*** Block opens ***
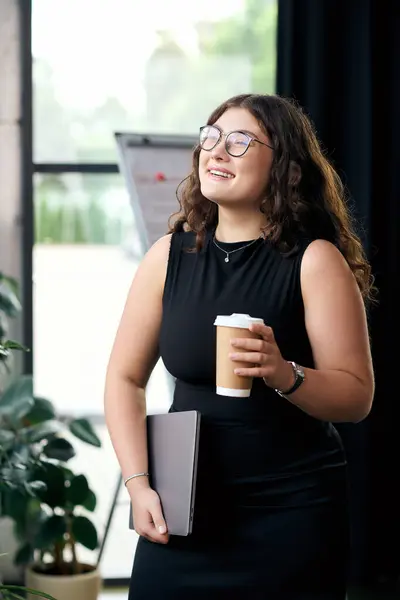 A joyful young woman with curly hair holds coffee and a notebook, exuding confidence in a contemporary office setting. — Stock Photo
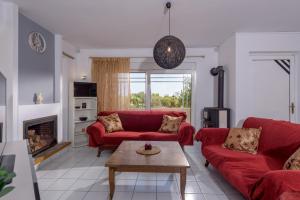 a living room with red couches and a fireplace at Villa Anna Nina in Gouves - 3BD Retreat - Sleeps 8 in Kato Gouves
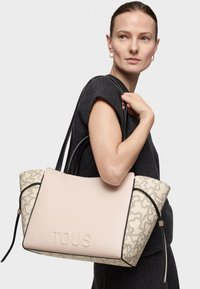 Bolso de mano en tonos beige y crema con tejido texturizado, ribete negro y logo en relieve "TOUS". Presenta asas dobles y un patrón intrincado.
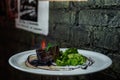 Tasty beefsteak in blue flame with baked broccoli in wine sauce. The original portion of steak in the restaurant. Healthy lunch.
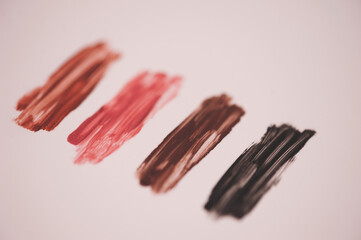 Swatches of colorful liquid lipstick over white closeup. Selective focus.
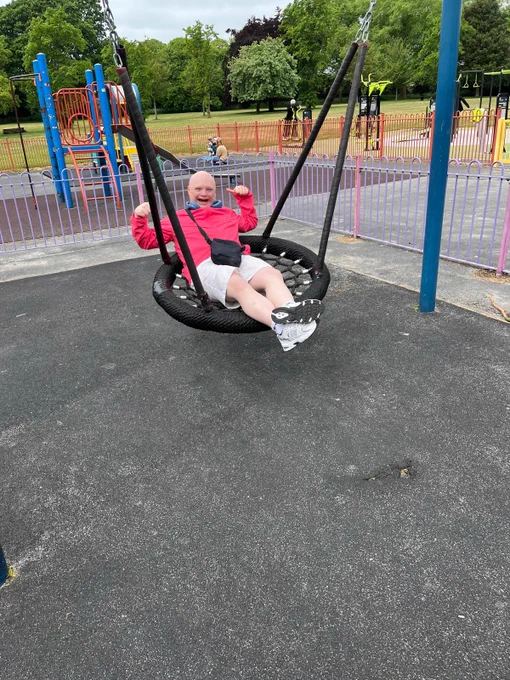 A man in a bright pink coat and white shorts swinging on a swing at a park. He's leaning back and giving a big smile and double thumbs up to the camera.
*** Block closes ***
Reproduce the material word for word from its first line through the line that contains "Tasty beefsteak in", including both of those lines. Leave the pictures out of your answer.

Problem solution:
 A joyful young woman with curly hair holds coffee and a notebook, exuding confidence in a contemporary office setting. — Stock Photo
 a living room with red couches and a fireplace at Villa Anna Nina in Gouves - 3BD Retreat - Sleeps 8 in Kato Gouves
 Bolso de mano en tonos beige y crema con tejido texturizado, ribete negro y logo en relieve "TOUS". Presenta asas dobles y un patrón intrincado.
 Tasty beefsteak in blue flame with baked broccoli in wine sauce. The original portion of steak in the restaurant. Healthy lunch.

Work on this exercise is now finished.